PeachDish co-founder projects growing appetite for meal kits | Crain's Atlanta

PeachDish co-founder projects growing appetite for meal kits

Judith Winfrey is co-founder and president of Atlanta-based meal kit company PeachDish. | Photo by Lizzy Johnston

Up until a few years ago, meal kits were an unfamiliar concept. Now, companies that sell them are making headlines.

Blue Apron went public in June, and after a rough few months, the company announced that it will lay off 6 percent of its workforce. Grocery giant Albertsons is acquiring Plated. Even Kroger is experimenting with selling meal kits in stores.

Atlanta-based PeachDish launched its meal kit in 2014, and from 2015 to 2016, it grew revenue by more than 400 percent. It now has subscribers all over the U.S., with its top markets in Georgia, Florida, Texas, New York and California.

Judith Winfrey, co-founder and president of PeachDish, spoke with Crain’s Atlanta about the meal kit market. Since 2008, Winfrey and her husband have co-owned Love is Love Farm, a certified organic farm. Before working at PeachDish, Winfrey served as chief operating officer for Resurgens Hospitality Group.

 

How will the meal kit industry grow its customer base?

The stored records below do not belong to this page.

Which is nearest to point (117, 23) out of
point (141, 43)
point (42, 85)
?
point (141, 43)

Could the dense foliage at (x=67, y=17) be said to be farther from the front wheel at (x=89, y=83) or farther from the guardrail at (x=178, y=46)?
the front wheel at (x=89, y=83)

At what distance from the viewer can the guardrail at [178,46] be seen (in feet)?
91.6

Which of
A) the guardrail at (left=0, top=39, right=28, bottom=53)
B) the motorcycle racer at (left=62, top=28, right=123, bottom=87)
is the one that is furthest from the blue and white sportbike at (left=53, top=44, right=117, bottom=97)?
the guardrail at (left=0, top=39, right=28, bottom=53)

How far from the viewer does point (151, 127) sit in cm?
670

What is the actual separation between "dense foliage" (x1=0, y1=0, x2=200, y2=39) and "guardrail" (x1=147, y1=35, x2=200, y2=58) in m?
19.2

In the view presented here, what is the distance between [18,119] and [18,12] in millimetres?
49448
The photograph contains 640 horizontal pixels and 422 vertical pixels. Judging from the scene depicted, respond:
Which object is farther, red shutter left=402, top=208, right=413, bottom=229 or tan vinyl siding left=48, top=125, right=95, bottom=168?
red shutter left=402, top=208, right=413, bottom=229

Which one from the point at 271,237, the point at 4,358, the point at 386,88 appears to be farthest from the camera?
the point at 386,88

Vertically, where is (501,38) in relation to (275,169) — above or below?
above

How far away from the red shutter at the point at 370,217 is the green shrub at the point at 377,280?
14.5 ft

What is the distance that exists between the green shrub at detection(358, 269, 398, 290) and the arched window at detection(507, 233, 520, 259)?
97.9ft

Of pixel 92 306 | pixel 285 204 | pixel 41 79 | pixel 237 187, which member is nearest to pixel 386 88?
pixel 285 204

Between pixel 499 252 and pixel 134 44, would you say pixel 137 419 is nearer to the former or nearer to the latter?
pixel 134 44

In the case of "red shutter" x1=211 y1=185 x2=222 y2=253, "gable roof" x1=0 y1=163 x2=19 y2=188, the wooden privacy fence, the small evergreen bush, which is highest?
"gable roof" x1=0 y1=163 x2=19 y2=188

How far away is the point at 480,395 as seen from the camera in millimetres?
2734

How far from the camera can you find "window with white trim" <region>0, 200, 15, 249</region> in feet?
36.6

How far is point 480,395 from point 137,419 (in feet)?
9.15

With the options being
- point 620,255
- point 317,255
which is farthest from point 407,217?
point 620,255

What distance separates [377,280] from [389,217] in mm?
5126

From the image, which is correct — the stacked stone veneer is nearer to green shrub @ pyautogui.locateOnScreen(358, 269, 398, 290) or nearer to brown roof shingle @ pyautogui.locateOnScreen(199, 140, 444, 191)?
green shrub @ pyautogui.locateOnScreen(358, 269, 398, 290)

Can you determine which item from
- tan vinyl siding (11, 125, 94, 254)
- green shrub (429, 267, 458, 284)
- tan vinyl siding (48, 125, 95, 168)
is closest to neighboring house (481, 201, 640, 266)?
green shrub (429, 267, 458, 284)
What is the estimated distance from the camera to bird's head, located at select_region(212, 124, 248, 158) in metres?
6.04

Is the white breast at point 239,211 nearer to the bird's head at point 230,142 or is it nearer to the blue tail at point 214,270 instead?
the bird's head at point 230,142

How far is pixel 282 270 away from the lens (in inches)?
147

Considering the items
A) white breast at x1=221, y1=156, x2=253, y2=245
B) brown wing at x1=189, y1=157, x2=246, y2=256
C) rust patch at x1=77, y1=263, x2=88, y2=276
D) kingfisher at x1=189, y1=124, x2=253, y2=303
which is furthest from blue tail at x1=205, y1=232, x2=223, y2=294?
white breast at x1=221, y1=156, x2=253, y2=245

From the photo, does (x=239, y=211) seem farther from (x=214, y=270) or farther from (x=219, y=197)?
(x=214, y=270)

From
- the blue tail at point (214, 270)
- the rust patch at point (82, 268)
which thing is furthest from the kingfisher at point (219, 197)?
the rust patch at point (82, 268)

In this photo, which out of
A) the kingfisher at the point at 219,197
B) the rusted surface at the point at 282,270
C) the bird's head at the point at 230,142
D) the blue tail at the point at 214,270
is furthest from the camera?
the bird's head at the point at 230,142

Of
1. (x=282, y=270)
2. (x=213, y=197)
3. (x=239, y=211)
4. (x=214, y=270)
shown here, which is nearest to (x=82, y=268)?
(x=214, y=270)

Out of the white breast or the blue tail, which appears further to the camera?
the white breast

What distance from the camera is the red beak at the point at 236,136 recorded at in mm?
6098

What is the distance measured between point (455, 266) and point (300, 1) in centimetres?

It’s such a new market. The industry has only been around in the U.S. for four years, tops. I think growing the customer base to this point has been a fairly natural process. Just as people learn about meal kits and get interested in it, they want to try meal kits and so they look for one that resonates with them for whatever reason. Some meal kits are going to compete on price, and some meal kits are going to complete on a niche diet and then other meal kits like ours are competing on farm-to-table and quality, fresh ingredients. It’s an interesting space to be in because it’s just continuing to grow at this point. I don’t think we know what the limits of it are. I think we know that meal kits as a whole have tapped into about 1 percent of the eating population in the U.S., and we expect to see that grow for the next five years …

That said, there is an awful lot of competition out there in the space right now. Now more than ever, it’s important for meal kit companies to really be values-based and to have principles behind what they’re doing because food is incredibly intimate. It’s really important. It’s the only thing you ever buy that literally becomes who you are, and so I think customers can tell after a while if a business is just trying to grow as rapidly as possible to take their business to an [initial public offering], to make a bunch of money and cash out vs. a business that’s really trying to feed high-quality food.

What can the meal kit delivery industry do to make sure that this isn’t a passing fad and that it continues to grow?

What the meal kit industry has to do to make sure that it’s not a fad is make sure that it’s solving problems for consumers and that it continues to be convenient and interesting and fun. It needs to continue to provide not just the convenience of food delivery, but also the value of experience and enjoyment of doing something with your hands, with your brain that isn’t screen time. I talk about that a lot because we really believe it’s important. Even if we just give you 30 to 45 minutes at home with a friend or a family member or a loved one, where you’re doing something and you’re together in that space doing something, it’s a valuable service. We need to make sure that we’re continuing to offer valuable things like that to our customers and that they appreciate it.

Do you think this is how more people will cook going forward?

Yeah, I do. I think that because it’s convenient. ... Something that you don’t hear about that often, that I think is really valuable about the service, is it solves a food waste problem, too. We save you from wasting time. We save you from wasting food. We provide you the convenience of home delivery and something interesting and new to do, so there’s a little bit of an entertainment factor.

How does it solve food waste issues?

Everybody talks about the extra packaging involved in meal kits, but there’s a lot of packaging involved in moving food around that you don’t see as an end consumer when you buy something at the grocery store, so I’m not convinced that there’s really that much more packaging involved. It’s just that the consumer comes face to face with it in a different way. Drive behind a grocery store and take a gander at all the deconstructed packaging that’s out there. That’s one thing that I think needs to be talked about. At the same time, I think that’s one thing we need to innovate on and keep pushing to get better and better.

But then on the food waste side, you get exactly what you need to create a recipe. And I can let you do interesting and, in some cases, exotic ingredients that are not easy to find and you just get what you need. You don’t have to worry about a partially used liter of fish sauce that’s in your refrigerator that you’re going to be trying to cook with for the next five years. That’s how we sort of solve for food waste.